» Short exercise
Omit all pictures. Copy exactly the lines from the line containing "Ranking from furthest" to the end of the listing, with both ends included.
***** Listing *****
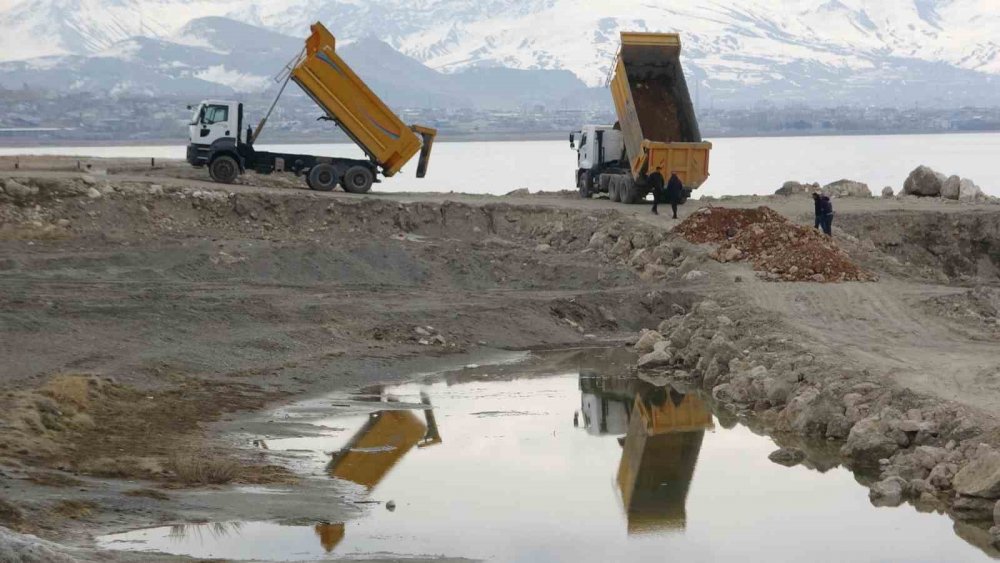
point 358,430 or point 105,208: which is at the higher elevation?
point 105,208

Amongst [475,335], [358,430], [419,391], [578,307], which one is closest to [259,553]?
[358,430]

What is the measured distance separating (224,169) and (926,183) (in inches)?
737

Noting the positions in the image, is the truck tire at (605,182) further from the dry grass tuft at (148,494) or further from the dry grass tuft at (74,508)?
the dry grass tuft at (74,508)

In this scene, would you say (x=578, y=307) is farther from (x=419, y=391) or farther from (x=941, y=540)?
(x=941, y=540)

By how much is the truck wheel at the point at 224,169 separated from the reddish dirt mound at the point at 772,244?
12413 mm

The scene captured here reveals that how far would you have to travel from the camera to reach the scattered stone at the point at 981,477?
16031mm

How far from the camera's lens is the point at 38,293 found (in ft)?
87.3

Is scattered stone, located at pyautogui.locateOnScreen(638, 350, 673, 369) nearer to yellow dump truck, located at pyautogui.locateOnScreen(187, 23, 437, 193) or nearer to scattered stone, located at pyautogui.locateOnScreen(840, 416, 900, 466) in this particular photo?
scattered stone, located at pyautogui.locateOnScreen(840, 416, 900, 466)

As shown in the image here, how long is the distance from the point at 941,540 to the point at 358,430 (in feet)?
26.1

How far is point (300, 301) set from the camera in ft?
92.2

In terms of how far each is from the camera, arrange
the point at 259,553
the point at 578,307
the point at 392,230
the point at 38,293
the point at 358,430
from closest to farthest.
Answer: the point at 259,553, the point at 358,430, the point at 38,293, the point at 578,307, the point at 392,230

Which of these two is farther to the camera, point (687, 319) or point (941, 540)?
point (687, 319)

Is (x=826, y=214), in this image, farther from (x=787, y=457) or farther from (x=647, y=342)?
(x=787, y=457)

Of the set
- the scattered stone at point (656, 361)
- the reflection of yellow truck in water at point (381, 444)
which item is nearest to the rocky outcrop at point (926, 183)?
the scattered stone at point (656, 361)
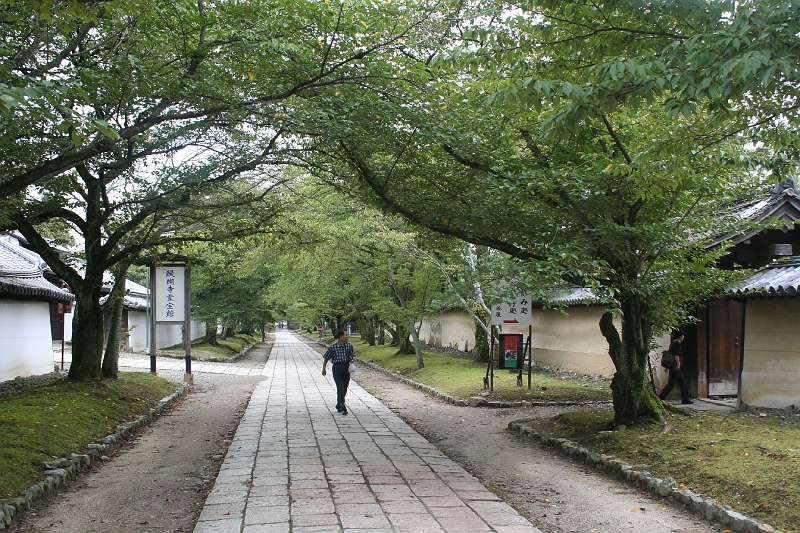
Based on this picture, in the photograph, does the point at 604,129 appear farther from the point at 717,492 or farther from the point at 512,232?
the point at 717,492

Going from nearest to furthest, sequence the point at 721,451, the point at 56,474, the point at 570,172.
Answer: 1. the point at 56,474
2. the point at 721,451
3. the point at 570,172

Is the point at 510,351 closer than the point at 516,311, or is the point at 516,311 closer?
the point at 516,311

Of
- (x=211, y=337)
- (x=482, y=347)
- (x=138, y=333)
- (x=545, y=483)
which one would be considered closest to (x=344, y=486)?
(x=545, y=483)

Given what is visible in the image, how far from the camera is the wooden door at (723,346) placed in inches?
539

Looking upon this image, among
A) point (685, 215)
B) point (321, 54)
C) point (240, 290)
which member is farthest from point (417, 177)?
point (240, 290)

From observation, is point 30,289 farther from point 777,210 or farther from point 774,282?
point 777,210

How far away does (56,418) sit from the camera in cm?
957

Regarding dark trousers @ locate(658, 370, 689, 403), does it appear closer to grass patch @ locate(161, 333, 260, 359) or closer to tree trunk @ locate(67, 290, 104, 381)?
tree trunk @ locate(67, 290, 104, 381)

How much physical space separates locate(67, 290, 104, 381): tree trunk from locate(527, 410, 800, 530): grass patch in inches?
389

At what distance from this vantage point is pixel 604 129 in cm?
948

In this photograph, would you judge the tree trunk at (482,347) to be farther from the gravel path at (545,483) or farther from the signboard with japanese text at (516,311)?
the gravel path at (545,483)

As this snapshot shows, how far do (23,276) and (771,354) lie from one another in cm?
1756

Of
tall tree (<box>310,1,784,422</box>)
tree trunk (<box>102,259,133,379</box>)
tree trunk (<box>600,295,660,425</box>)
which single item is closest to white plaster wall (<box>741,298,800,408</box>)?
tall tree (<box>310,1,784,422</box>)

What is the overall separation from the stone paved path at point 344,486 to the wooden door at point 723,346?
714 cm
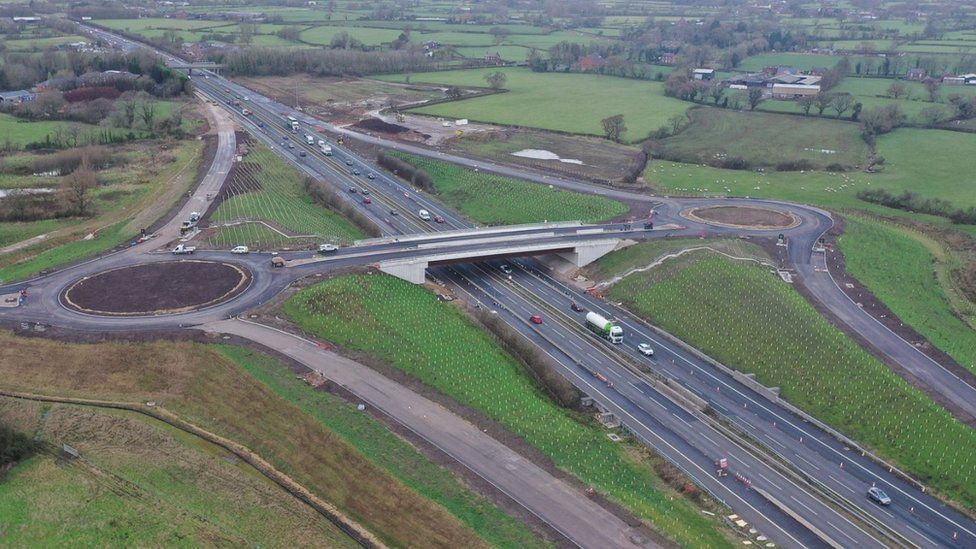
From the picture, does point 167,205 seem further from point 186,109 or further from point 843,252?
point 843,252

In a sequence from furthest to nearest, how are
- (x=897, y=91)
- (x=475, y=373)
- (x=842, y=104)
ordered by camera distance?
(x=897, y=91) → (x=842, y=104) → (x=475, y=373)

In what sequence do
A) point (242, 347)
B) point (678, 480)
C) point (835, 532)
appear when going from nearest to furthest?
1. point (835, 532)
2. point (678, 480)
3. point (242, 347)

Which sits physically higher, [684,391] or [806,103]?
[806,103]

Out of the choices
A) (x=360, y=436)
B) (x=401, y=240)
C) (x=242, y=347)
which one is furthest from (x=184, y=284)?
(x=360, y=436)

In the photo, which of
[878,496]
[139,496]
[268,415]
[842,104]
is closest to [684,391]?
[878,496]

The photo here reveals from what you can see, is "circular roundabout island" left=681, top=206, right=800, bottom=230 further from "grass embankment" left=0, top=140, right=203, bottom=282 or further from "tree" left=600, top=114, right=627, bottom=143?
"grass embankment" left=0, top=140, right=203, bottom=282

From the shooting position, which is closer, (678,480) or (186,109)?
(678,480)

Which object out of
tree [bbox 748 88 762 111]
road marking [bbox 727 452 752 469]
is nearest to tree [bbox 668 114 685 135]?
tree [bbox 748 88 762 111]

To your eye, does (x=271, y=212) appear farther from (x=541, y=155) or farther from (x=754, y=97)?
(x=754, y=97)
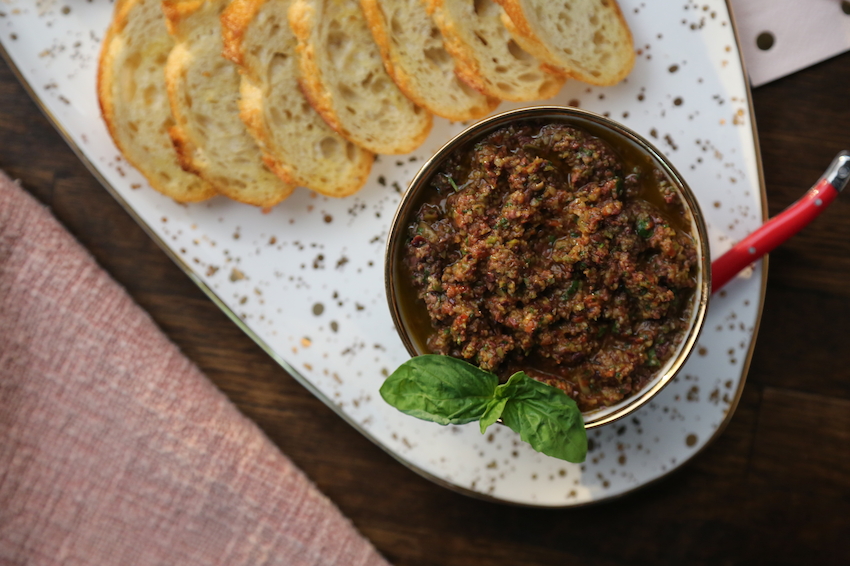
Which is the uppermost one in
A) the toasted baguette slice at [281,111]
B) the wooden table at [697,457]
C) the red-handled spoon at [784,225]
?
the toasted baguette slice at [281,111]

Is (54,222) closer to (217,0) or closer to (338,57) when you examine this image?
Result: (217,0)

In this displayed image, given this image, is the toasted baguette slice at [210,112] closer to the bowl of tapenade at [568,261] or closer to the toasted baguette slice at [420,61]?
the toasted baguette slice at [420,61]

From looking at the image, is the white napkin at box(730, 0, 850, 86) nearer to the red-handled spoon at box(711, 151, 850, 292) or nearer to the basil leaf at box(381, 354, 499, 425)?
the red-handled spoon at box(711, 151, 850, 292)

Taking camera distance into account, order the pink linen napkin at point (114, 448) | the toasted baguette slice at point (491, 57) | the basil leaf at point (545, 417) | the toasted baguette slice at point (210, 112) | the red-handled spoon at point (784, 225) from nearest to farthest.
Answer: the basil leaf at point (545, 417)
the red-handled spoon at point (784, 225)
the toasted baguette slice at point (491, 57)
the toasted baguette slice at point (210, 112)
the pink linen napkin at point (114, 448)

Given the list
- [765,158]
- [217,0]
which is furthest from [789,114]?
[217,0]

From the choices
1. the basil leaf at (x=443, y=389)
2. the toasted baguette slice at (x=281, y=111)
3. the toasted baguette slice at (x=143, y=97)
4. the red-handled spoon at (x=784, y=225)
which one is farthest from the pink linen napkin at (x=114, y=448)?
the red-handled spoon at (x=784, y=225)

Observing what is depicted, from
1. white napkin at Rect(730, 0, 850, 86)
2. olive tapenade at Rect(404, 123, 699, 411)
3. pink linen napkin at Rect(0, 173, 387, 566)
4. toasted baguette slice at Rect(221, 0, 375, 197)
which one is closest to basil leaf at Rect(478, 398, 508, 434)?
olive tapenade at Rect(404, 123, 699, 411)

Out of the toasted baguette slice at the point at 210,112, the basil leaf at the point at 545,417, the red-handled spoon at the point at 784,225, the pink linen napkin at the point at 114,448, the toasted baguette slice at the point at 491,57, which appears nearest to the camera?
the basil leaf at the point at 545,417
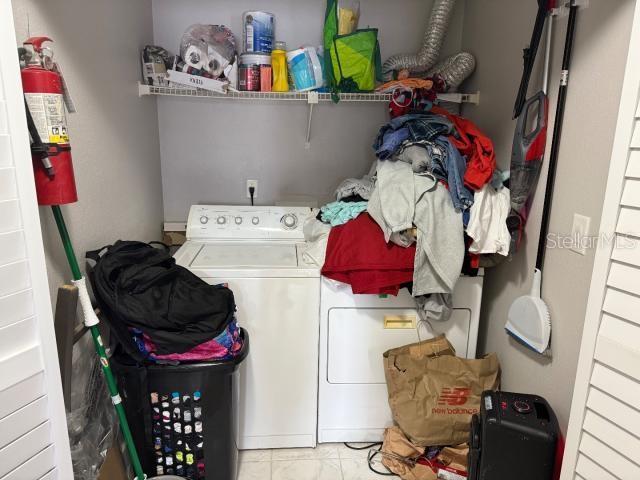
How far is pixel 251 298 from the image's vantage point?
191 centimetres

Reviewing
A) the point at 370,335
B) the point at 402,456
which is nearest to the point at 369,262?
the point at 370,335

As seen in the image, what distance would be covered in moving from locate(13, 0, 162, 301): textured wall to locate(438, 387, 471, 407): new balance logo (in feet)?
4.95

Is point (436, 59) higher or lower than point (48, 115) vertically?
higher

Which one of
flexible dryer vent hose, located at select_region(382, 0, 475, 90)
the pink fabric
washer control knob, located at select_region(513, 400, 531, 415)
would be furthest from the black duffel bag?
flexible dryer vent hose, located at select_region(382, 0, 475, 90)

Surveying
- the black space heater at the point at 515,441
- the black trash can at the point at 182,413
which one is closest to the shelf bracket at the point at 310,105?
the black trash can at the point at 182,413

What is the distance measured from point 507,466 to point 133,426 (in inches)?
52.1

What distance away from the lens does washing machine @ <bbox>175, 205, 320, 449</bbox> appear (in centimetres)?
190

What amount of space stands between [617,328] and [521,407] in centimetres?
65

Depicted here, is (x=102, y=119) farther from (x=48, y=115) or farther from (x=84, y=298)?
(x=84, y=298)

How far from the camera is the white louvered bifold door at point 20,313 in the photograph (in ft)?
3.21

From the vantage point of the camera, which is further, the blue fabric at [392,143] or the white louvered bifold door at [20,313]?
the blue fabric at [392,143]

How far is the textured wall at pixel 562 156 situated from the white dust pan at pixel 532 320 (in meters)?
0.03

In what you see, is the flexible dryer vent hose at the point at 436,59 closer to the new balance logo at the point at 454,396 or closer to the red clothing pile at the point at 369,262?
the red clothing pile at the point at 369,262

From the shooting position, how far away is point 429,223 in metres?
1.78
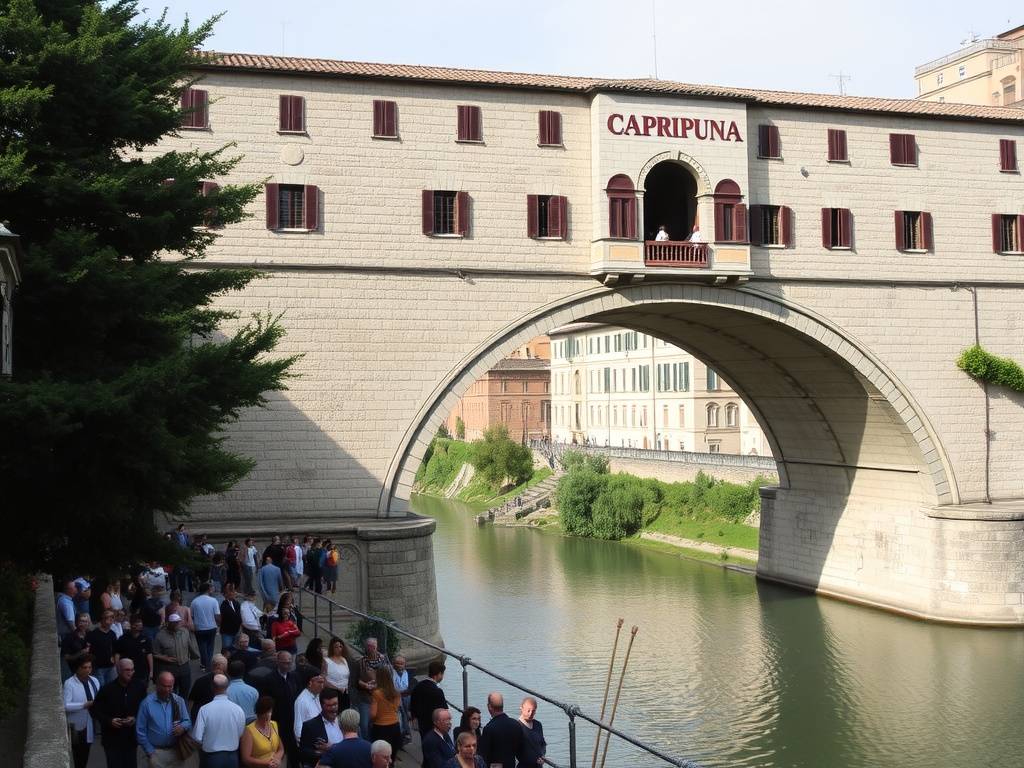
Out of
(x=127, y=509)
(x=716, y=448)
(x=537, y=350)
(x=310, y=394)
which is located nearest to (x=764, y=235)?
(x=310, y=394)

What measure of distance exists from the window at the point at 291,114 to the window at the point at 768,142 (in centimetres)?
925

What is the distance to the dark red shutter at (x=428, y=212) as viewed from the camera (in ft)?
75.5

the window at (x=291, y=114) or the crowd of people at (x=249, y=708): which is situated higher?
the window at (x=291, y=114)

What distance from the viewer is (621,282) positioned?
23953mm

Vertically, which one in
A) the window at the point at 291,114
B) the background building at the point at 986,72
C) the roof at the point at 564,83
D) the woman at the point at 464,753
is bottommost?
the woman at the point at 464,753

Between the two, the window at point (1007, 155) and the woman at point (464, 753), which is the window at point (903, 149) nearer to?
the window at point (1007, 155)

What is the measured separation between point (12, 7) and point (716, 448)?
146 ft

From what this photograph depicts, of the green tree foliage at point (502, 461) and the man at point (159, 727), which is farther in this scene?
the green tree foliage at point (502, 461)

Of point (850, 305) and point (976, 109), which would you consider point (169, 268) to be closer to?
point (850, 305)

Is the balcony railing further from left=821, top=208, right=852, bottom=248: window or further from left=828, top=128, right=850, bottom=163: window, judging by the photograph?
left=828, top=128, right=850, bottom=163: window

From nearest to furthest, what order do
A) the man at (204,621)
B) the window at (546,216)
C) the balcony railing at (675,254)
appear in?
the man at (204,621) → the window at (546,216) → the balcony railing at (675,254)

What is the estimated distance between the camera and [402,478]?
2267 cm

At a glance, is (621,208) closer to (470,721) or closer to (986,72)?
(470,721)

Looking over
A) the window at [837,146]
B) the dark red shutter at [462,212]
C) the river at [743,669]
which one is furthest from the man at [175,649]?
the window at [837,146]
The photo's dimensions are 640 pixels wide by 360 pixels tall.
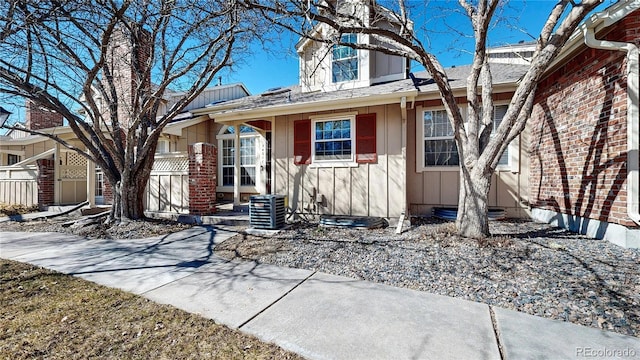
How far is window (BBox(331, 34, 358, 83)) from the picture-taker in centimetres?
762

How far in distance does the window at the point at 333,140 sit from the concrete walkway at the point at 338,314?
3664 millimetres

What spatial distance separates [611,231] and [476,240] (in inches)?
75.8

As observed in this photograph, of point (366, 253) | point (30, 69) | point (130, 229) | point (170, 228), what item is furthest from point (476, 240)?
point (30, 69)

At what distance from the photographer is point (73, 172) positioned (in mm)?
10055

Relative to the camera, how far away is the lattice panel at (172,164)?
7.38 meters

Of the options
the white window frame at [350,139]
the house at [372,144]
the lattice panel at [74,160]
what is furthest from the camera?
the lattice panel at [74,160]

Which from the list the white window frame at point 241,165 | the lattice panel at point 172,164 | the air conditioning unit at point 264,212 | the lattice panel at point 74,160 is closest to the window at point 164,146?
the white window frame at point 241,165

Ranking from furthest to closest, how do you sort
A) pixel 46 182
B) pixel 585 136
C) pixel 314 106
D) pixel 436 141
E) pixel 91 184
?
pixel 46 182, pixel 91 184, pixel 436 141, pixel 314 106, pixel 585 136

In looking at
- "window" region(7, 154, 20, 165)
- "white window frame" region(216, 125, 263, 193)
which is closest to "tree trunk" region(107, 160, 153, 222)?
"white window frame" region(216, 125, 263, 193)

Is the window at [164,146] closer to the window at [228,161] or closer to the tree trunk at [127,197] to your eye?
the window at [228,161]

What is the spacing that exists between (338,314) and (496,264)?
2276mm

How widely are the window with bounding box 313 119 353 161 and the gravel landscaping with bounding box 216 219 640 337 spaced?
7.15 feet

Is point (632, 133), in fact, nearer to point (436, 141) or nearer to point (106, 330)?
point (436, 141)

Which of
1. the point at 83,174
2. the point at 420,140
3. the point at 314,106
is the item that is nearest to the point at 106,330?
the point at 314,106
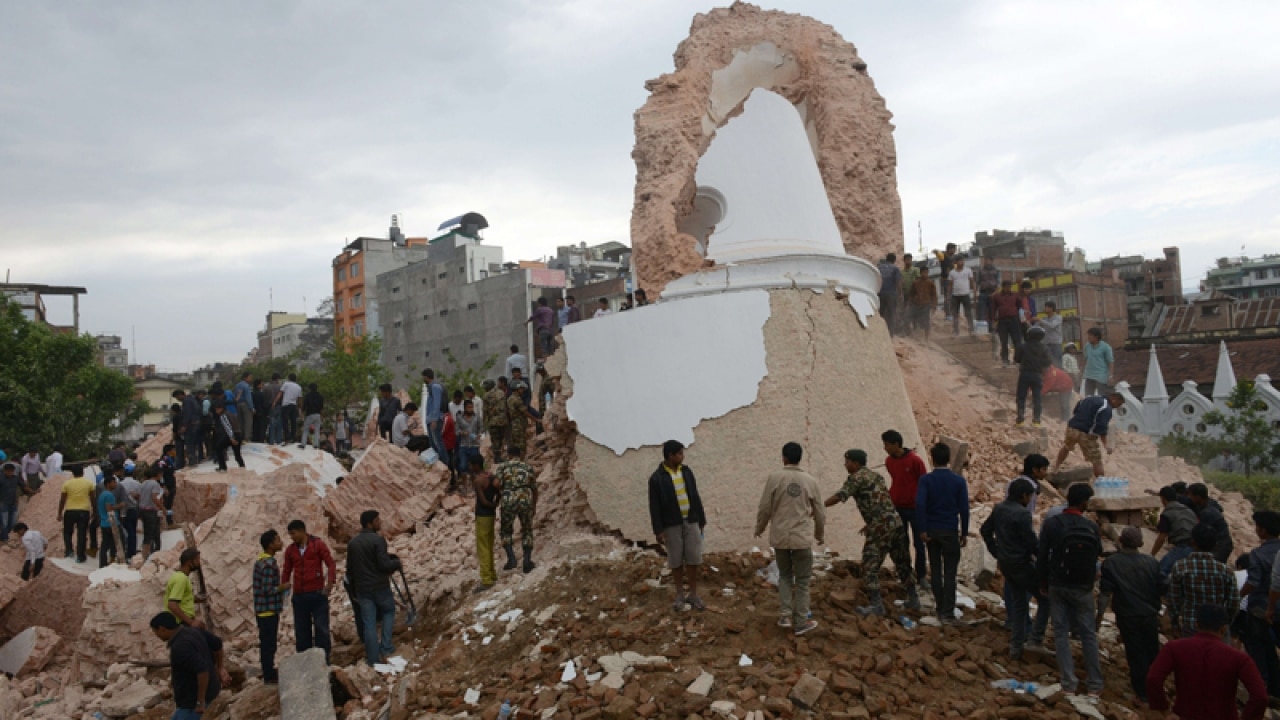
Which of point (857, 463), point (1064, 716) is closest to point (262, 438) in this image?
*****
» Task output
Ranking from furthest to closest, how do you sort
A) pixel 46 182
B) pixel 585 136
C) pixel 314 106
D) pixel 436 141
E) pixel 91 184
?
pixel 46 182, pixel 91 184, pixel 436 141, pixel 314 106, pixel 585 136

In looking at
- "window" region(7, 154, 20, 165)
- "white window frame" region(216, 125, 263, 193)
which is closest to "tree trunk" region(107, 160, 153, 222)?
"white window frame" region(216, 125, 263, 193)

Is the window at [164,146] closer to the window at [228,161] or closer to the tree trunk at [127,197] to your eye?
the window at [228,161]

What is the spacing that exists between (338,314) and (496,264)?
2276mm

How widely are the window with bounding box 313 119 353 161 and the gravel landscaping with bounding box 216 219 640 337 spaced?
7.15 feet

Is point (632, 133), in fact, nearer to point (436, 141) or nearer to point (106, 330)?
point (436, 141)

Which of
1. the point at 83,174
2. the point at 420,140
3. the point at 314,106
is the item that is nearest to the point at 106,330?
the point at 314,106
Which of point (857, 463), point (1064, 716) is closest to point (262, 438) in this image?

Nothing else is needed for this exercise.